** Opening Supplied records block **

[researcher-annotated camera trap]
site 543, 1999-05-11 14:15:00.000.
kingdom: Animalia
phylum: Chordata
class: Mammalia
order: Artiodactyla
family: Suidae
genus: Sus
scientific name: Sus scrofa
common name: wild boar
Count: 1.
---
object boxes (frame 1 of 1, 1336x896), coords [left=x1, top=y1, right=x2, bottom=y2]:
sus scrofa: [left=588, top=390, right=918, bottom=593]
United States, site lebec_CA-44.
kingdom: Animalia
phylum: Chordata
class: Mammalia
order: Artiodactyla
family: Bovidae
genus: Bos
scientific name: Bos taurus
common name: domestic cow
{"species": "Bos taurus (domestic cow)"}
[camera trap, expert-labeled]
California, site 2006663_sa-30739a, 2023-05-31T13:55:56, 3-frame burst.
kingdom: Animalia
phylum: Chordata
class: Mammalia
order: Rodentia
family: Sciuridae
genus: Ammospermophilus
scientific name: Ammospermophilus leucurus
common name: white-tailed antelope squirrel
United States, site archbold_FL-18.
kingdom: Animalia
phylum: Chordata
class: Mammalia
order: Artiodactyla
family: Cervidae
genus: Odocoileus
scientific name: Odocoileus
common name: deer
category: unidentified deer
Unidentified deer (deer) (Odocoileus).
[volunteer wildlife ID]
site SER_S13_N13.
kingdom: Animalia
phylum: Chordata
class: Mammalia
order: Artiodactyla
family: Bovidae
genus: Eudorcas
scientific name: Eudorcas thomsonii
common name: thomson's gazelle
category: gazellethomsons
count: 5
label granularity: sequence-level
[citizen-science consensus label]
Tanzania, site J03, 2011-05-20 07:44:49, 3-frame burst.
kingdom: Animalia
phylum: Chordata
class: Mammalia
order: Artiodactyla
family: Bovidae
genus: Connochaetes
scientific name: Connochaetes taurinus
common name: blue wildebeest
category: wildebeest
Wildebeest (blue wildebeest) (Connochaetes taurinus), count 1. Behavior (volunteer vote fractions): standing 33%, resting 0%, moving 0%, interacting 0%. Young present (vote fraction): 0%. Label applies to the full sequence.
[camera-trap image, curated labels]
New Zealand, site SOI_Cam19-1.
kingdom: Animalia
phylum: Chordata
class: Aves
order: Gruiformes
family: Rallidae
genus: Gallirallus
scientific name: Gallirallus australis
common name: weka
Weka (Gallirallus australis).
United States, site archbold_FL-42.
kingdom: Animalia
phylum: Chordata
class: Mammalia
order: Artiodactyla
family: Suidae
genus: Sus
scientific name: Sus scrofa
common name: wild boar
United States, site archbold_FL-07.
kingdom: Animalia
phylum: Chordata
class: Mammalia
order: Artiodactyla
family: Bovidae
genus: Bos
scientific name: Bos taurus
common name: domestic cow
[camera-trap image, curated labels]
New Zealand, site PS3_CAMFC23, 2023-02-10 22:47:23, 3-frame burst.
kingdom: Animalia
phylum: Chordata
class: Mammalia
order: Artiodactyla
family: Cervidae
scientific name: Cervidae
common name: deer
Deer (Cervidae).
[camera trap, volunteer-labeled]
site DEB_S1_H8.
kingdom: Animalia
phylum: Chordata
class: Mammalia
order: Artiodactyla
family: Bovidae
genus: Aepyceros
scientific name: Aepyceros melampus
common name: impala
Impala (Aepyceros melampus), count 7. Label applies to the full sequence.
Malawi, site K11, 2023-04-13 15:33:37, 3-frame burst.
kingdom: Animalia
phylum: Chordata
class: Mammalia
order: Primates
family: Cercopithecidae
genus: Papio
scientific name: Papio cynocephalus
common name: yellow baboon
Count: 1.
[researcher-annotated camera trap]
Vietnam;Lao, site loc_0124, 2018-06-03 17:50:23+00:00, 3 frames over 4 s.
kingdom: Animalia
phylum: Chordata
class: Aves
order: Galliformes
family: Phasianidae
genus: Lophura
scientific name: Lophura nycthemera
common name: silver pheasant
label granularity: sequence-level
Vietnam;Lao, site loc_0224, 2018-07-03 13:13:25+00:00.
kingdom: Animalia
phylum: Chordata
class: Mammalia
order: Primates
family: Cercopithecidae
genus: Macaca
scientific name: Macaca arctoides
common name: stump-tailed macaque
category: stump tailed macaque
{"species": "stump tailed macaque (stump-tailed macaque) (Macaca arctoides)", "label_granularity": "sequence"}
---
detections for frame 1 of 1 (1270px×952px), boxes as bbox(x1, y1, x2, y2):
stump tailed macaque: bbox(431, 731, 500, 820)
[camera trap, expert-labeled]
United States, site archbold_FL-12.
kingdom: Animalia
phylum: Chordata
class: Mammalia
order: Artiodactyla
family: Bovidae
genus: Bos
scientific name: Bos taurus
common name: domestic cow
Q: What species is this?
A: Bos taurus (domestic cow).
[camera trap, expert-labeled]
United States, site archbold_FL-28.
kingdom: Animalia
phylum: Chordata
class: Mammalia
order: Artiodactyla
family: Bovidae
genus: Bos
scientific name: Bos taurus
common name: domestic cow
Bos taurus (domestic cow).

** Closing Supplied records block **

*Assignment*. Would you please copy every line of the data exactly?

*Solution*.
[researcher-annotated camera trap]
site 543, 1999-05-11 14:15:00.000.
kingdom: Animalia
phylum: Chordata
class: Mammalia
order: Artiodactyla
family: Suidae
genus: Sus
scientific name: Sus scrofa
common name: wild boar
Count: 1.
---
object boxes (frame 1 of 1, 1336x896), coords [left=x1, top=y1, right=x2, bottom=y2]:
sus scrofa: [left=588, top=390, right=918, bottom=593]
United States, site lebec_CA-44.
kingdom: Animalia
phylum: Chordata
class: Mammalia
order: Artiodactyla
family: Bovidae
genus: Bos
scientific name: Bos taurus
common name: domestic cow
{"species": "Bos taurus (domestic cow)"}
[camera trap, expert-labeled]
California, site 2006663_sa-30739a, 2023-05-31T13:55:56, 3-frame burst.
kingdom: Animalia
phylum: Chordata
class: Mammalia
order: Rodentia
family: Sciuridae
genus: Ammospermophilus
scientific name: Ammospermophilus leucurus
common name: white-tailed antelope squirrel
United States, site archbold_FL-18.
kingdom: Animalia
phylum: Chordata
class: Mammalia
order: Artiodactyla
family: Cervidae
genus: Odocoileus
scientific name: Odocoileus
common name: deer
category: unidentified deer
Unidentified deer (deer) (Odocoileus).
[volunteer wildlife ID]
site SER_S13_N13.
kingdom: Animalia
phylum: Chordata
class: Mammalia
order: Artiodactyla
family: Bovidae
genus: Eudorcas
scientific name: Eudorcas thomsonii
common name: thomson's gazelle
category: gazellethomsons
count: 5
label granularity: sequence-level
[citizen-science consensus label]
Tanzania, site J03, 2011-05-20 07:44:49, 3-frame burst.
kingdom: Animalia
phylum: Chordata
class: Mammalia
order: Artiodactyla
family: Bovidae
genus: Connochaetes
scientific name: Connochaetes taurinus
common name: blue wildebeest
category: wildebeest
Wildebeest (blue wildebeest) (Connochaetes taurinus), count 1. Behavior (volunteer vote fractions): standing 33%, resting 0%, moving 0%, interacting 0%. Young present (vote fraction): 0%. Label applies to the full sequence.
[camera-trap image, curated labels]
New Zealand, site SOI_Cam19-1.
kingdom: Animalia
phylum: Chordata
class: Aves
order: Gruiformes
family: Rallidae
genus: Gallirallus
scientific name: Gallirallus australis
common name: weka
Weka (Gallirallus australis).
United States, site archbold_FL-42.
kingdom: Animalia
phylum: Chordata
class: Mammalia
order: Artiodactyla
family: Suidae
genus: Sus
scientific name: Sus scrofa
common name: wild boar
United States, site archbold_FL-07.
kingdom: Animalia
phylum: Chordata
class: Mammalia
order: Artiodactyla
family: Bovidae
genus: Bos
scientific name: Bos taurus
common name: domestic cow
[camera-trap image, curated labels]
New Zealand, site PS3_CAMFC23, 2023-02-10 22:47:23, 3-frame burst.
kingdom: Animalia
phylum: Chordata
class: Mammalia
order: Artiodactyla
family: Cervidae
scientific name: Cervidae
common name: deer
Deer (Cervidae).
[camera trap, volunteer-labeled]
site DEB_S1_H8.
kingdom: Animalia
phylum: Chordata
class: Mammalia
order: Artiodactyla
family: Bovidae
genus: Aepyceros
scientific name: Aepyceros melampus
common name: impala
Impala (Aepyceros melampus), count 7. Label applies to the full sequence.
Malawi, site K11, 2023-04-13 15:33:37, 3-frame burst.
kingdom: Animalia
phylum: Chordata
class: Mammalia
order: Primates
family: Cercopithecidae
genus: Papio
scientific name: Papio cynocephalus
common name: yellow baboon
Count: 1.
[researcher-annotated camera trap]
Vietnam;Lao, site loc_0124, 2018-06-03 17:50:23+00:00, 3 frames over 4 s.
kingdom: Animalia
phylum: Chordata
class: Aves
order: Galliformes
family: Phasianidae
genus: Lophura
scientific name: Lophura nycthemera
common name: silver pheasant
label granularity: sequence-level
Vietnam;Lao, site loc_0224, 2018-07-03 13:13:25+00:00.
kingdom: Animalia
phylum: Chordata
class: Mammalia
order: Primates
family: Cercopithecidae
genus: Macaca
scientific name: Macaca arctoides
common name: stump-tailed macaque
category: stump tailed macaque
{"species": "stump tailed macaque (stump-tailed macaque) (Macaca arctoides)", "label_granularity": "sequence"}
---
detections for frame 1 of 1 (1270px×952px), boxes as bbox(x1, y1, x2, y2):
stump tailed macaque: bbox(431, 731, 500, 820)
[camera trap, expert-labeled]
United States, site archbold_FL-12.
kingdom: Animalia
phylum: Chordata
class: Mammalia
order: Artiodactyla
family: Bovidae
genus: Bos
scientific name: Bos taurus
common name: domestic cow
Q: What species is this?
A: Bos taurus (domestic cow).
[camera trap, expert-labeled]
United States, site archbold_FL-28.
kingdom: Animalia
phylum: Chordata
class: Mammalia
order: Artiodactyla
family: Bovidae
genus: Bos
scientific name: Bos taurus
common name: domestic cow
Bos taurus (domestic cow).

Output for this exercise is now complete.